Insurance Terms You Should Know to Feel More Confident When Seeking Medical Care

Insurance lingo got you feeling confused and overwhelmed?

We hear you – insurance can be pretty complicated to understand, and you may avoid seeking needed care because you fear surprise costs. However, mastering a basic understanding of your insurance plan and the associated terminology can help you feel more confident and empowered when seeking care. We’ve compiled a short guide to walk you through the basics. 

Health Insurance Terms to Master

Copay: The copay is a fee you pay each time you visit a doctor or specialist before your insurance kicks in and covers the remaining costs of the service performed on that visit. This fee is paid to your doctor’s office. 

Deductible: This is the amount you must pay out of pocket per year before your insurance will kick in and begins to cover the costs of medical services billed throughout that plan year.  

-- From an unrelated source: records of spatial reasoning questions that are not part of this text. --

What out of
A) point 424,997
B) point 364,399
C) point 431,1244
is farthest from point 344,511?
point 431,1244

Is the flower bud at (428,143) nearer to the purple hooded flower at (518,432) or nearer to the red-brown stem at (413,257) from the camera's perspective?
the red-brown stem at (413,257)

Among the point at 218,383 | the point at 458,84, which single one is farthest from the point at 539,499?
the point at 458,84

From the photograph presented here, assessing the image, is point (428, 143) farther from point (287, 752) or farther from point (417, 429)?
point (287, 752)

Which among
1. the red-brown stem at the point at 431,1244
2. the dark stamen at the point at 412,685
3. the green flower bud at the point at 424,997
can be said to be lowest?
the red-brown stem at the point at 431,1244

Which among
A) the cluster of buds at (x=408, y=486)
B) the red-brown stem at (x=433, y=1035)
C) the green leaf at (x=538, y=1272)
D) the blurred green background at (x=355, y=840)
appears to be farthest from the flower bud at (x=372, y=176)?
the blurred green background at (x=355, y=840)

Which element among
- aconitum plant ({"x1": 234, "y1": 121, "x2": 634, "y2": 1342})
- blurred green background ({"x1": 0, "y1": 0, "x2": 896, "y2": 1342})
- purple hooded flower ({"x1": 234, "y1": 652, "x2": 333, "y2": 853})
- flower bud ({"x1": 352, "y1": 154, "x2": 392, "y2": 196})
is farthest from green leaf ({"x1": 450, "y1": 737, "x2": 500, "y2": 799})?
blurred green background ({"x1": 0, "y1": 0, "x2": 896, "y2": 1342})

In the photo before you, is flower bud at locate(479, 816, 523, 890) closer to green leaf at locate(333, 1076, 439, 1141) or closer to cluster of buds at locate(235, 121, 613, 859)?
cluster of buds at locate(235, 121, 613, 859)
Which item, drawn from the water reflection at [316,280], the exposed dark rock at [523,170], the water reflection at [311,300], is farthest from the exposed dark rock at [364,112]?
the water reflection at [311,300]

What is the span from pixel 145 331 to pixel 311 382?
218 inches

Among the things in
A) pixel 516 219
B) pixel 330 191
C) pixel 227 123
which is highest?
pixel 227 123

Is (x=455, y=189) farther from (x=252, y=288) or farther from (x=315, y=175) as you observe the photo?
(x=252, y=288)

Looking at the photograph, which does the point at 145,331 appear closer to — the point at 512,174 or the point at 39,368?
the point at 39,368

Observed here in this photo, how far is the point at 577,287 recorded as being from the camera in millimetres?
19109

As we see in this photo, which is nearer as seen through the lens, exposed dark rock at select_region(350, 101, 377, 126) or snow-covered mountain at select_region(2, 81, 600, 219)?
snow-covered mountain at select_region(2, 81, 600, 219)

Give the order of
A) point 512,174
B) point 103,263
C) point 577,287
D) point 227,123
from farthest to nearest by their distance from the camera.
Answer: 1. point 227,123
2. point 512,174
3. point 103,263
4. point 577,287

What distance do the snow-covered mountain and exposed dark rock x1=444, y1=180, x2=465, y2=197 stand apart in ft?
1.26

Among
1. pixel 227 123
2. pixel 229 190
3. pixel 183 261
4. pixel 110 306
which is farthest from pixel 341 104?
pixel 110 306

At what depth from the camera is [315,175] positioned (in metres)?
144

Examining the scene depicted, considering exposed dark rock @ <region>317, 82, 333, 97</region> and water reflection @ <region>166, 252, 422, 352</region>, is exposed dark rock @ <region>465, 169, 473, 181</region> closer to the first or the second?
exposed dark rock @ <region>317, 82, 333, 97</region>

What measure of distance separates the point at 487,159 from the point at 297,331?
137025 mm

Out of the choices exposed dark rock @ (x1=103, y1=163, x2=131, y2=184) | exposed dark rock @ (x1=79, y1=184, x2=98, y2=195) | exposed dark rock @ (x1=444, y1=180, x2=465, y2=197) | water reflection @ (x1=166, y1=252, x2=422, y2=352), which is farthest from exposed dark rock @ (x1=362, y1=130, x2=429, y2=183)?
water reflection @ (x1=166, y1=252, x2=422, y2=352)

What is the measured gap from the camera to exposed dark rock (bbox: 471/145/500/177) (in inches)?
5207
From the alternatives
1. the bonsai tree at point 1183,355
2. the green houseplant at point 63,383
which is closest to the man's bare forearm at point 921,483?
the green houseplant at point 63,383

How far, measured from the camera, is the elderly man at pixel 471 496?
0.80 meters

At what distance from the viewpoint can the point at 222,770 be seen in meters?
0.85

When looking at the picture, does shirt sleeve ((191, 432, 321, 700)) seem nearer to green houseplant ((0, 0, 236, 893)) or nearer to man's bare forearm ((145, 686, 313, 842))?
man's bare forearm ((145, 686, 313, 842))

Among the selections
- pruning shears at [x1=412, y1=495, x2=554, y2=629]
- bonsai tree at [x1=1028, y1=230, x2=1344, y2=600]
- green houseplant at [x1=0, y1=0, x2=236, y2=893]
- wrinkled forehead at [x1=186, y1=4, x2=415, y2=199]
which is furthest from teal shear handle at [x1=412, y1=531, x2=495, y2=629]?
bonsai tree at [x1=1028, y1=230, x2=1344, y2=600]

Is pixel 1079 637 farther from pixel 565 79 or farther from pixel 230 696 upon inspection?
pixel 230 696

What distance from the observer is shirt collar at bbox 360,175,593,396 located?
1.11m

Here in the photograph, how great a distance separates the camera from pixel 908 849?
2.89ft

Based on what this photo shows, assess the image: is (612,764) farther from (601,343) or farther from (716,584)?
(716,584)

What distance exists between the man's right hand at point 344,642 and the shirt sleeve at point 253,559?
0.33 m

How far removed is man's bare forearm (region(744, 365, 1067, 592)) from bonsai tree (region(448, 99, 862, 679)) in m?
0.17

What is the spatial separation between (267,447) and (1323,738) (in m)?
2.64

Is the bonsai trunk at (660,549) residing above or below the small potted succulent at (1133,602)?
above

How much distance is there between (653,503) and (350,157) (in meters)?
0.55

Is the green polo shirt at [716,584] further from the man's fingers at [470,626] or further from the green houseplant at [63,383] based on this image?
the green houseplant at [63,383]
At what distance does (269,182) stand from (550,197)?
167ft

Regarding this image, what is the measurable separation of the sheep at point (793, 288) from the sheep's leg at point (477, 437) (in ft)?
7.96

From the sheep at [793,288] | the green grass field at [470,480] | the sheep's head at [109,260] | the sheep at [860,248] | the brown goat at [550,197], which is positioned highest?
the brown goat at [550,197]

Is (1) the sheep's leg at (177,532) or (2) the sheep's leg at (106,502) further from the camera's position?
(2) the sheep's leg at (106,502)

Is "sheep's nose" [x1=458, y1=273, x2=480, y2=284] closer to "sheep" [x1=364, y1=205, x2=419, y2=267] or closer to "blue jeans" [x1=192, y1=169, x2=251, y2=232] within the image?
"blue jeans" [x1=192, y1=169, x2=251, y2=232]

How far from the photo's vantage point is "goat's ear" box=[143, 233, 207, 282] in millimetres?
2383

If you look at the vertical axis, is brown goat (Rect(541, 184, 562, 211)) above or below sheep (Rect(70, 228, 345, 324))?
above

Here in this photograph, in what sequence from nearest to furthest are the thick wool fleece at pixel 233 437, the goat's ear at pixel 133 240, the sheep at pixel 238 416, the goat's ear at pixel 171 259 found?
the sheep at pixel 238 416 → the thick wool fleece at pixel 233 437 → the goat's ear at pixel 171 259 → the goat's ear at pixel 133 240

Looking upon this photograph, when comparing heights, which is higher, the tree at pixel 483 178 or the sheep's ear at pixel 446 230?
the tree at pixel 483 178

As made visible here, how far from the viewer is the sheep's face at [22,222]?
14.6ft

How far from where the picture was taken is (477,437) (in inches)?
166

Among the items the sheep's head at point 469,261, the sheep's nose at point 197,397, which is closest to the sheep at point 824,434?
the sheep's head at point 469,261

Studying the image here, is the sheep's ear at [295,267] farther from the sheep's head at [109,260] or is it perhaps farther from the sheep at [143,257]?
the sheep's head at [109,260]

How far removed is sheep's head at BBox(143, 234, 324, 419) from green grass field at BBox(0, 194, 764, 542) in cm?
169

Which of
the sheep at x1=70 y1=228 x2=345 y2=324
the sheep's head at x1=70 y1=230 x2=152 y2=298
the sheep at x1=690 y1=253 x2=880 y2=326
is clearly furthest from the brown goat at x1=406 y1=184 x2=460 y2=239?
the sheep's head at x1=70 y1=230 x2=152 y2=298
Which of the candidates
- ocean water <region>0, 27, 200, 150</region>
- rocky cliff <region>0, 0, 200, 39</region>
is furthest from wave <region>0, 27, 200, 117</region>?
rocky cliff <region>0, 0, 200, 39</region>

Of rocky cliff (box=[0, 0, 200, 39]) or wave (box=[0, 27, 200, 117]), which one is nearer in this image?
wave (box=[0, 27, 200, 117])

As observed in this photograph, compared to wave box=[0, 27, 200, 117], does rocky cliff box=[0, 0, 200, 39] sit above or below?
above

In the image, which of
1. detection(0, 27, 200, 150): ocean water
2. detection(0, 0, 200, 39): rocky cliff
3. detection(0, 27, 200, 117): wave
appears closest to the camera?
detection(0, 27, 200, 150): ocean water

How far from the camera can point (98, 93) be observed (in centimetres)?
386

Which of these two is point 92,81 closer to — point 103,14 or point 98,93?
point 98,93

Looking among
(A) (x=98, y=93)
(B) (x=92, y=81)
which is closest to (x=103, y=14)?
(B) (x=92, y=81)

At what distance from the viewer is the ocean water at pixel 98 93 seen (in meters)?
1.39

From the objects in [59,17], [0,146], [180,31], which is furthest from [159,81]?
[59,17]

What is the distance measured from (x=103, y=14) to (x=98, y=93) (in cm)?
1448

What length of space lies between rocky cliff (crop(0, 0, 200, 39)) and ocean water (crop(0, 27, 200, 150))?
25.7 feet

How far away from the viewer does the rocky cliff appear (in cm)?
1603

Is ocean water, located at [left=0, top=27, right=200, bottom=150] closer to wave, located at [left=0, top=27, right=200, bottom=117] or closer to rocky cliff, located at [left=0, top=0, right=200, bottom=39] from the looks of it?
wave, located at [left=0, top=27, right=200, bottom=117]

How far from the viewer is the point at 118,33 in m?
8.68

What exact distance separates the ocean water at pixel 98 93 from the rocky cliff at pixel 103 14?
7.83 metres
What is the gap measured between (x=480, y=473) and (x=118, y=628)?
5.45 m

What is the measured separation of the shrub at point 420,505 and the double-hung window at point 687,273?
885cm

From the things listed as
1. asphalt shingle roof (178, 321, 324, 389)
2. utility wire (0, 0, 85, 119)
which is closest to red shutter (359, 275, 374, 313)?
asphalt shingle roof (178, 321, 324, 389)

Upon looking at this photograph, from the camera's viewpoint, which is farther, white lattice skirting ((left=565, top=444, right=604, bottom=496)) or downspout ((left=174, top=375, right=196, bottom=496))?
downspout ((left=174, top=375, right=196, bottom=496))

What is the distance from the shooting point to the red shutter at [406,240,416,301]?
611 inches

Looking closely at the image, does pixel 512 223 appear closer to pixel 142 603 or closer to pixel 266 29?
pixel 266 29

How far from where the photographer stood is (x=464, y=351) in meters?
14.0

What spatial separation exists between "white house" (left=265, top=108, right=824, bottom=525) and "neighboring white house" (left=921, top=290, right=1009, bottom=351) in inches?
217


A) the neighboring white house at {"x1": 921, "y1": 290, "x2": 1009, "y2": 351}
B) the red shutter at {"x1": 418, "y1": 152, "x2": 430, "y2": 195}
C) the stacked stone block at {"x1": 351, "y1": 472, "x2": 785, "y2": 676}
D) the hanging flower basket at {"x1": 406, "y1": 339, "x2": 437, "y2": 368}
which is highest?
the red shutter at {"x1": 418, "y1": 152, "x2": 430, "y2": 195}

Coinsurance: Once you have met your deductible, you may be required to pay coinsurance on some services that aren’t 100% covered by your insurance. So, for example, a 20% coinsurance means you will need to pay 20% of the service, while insurance will cover the remaining 80%. This cost is additional to your copay.

Premium: The premium is the monthly fee you pay for insurance coverage. This may be automatically deducted from your employer-issued paychecks, or you may pay for it yourself through the insurance marketplace. The premium payment goes directly to the insurance company and does not automatically cover the cost of any medical services provided by your doctor. 

Out-of-pocket maximum: This is the maximum you have to pay for covered services in a year. After you’ve spent this amount on copayments, deductibles and coinsurance for in-network care, your insurance plan pays 100% of the costs for covered benefits after that. The out-of-pocket maximum doesn’t include monthly premiums, out-of-network care, any services not covered by your plan, and charges above the allowed amount for a service billed by a provider. 

What is the difference between HMO and PPO insurance?

The two most common types of health insurance are HMO (health maintenance organization) and PPO (preferred provider organization).


These plans have a lower premium than PPOs and give you access to a network of doctors with which the insurance company has set price agreements. However, HMO plans typically don’t cover out-of-network providers, and specialist visits must be coordinated through your primary care physician. 


While these plans have a higher premium, they allow more flexibility allowing you to see specialists without a referral from your PCP and the option to seek care from out-of-network providers. However, your out-of-pocket costs, such as copay and coinsurance, will be lower if you see an in-network provider. The advantage of using in-network is that those providers will have preset rates established for their services through the PPO. On the other hand, your coverage with out-of-network providers may be much more limited, and your out-of-pocket costs will likely be higher. 

With both types of plans, you’ll still usually have a monthly premium and both may require you to meet a deductible before services are covered. 

Pro-tip to avoid surprise costs

When looking for a new healthcare provider, it’s always a good idea to call your insurance and confirm if the doctor is in-network or out-of-network before booking an appointment.